Kupp competed with Sammy Watkins, Tavon Austin, Robert Woods, Mike Thomas, Bradley Marquez, Pharoh Cooper, and Josh Reynolds throughout training camp for a starting wide receiver role left vacant after Kenny Britt departed in free agency. Head coach Sean McVay named Kupp the fourth wide receiver on the depth chart behind Watkins, Woods, and Austin.

Kupp made his NFL debut in the season-opening 46–9 victory over the Indianapolis Colts and recorded four receptions for 76 yards, including an 18-yard touchdown pass from Jared Goff, marking the first of his career. Three weeks later, Kupp had five catches for 60 yards and a touchdown in a 35–30 road victory over the Dallas Cowboys. During a Week 7 33–0 shutout victory in London against the Arizona Cardinals, he caught four passes for 51 yards and a touchdown.

Through the first seven games of the season, Kupp led the Rams in red-zone targets with 11 and developed as Goff's top receiver in the red zone and third downs. Kupp was fourth in the entire NFL in red zone targets behind leaders Davante Adams, Larry Fitzgerald, and Dez Bryant who were tied with 20 red zone targets each. During a Week 9 51–17 victory over the New York Giants, Kupp made his first career NFL start, catching three passes for 54 yards.
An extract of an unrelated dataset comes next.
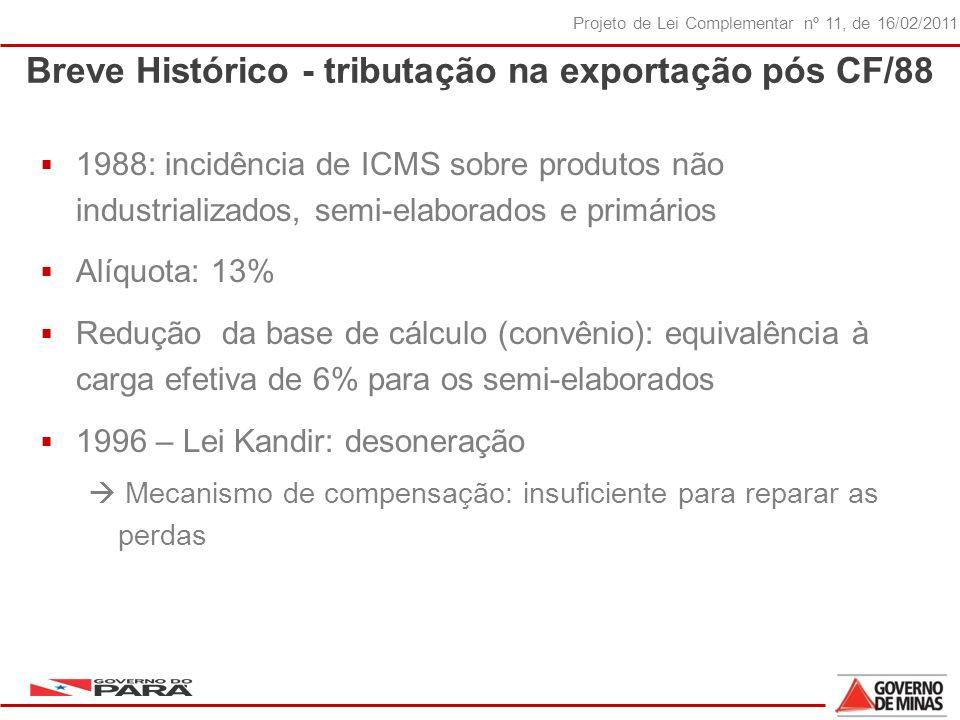 9 Projeto de Lei Complementar nº 11, de 16/02/2011 Breve Histórico - tributação na exportação pós CF/88 1988: incidência de ICMS sobre produtos não industrializados, semi-elaborados e primários Alíquota: 13% Redução da base de cálculo (convênio): equivalência à carga efetiva de 6% para os semi-elaborados 1996 – Lei Kandir: desoneração Mecanismo de compensação: insuficiente para reparar as perdas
Three weeks later against the New Orleans Saints, Kupp posted his first career game with over 100 yards, where he finished with 116 as the Rams won 26–20. During a Week 14 43–35 loss to the Philadelphia Eagles, he finished with five receptions for 118 yards and a touchdown. By December, Kupp was a full-time starter at wide receiver and ended his rookie season in 2017 with 62 receptions for 869 yards and five touchdowns in 15 games and six starts.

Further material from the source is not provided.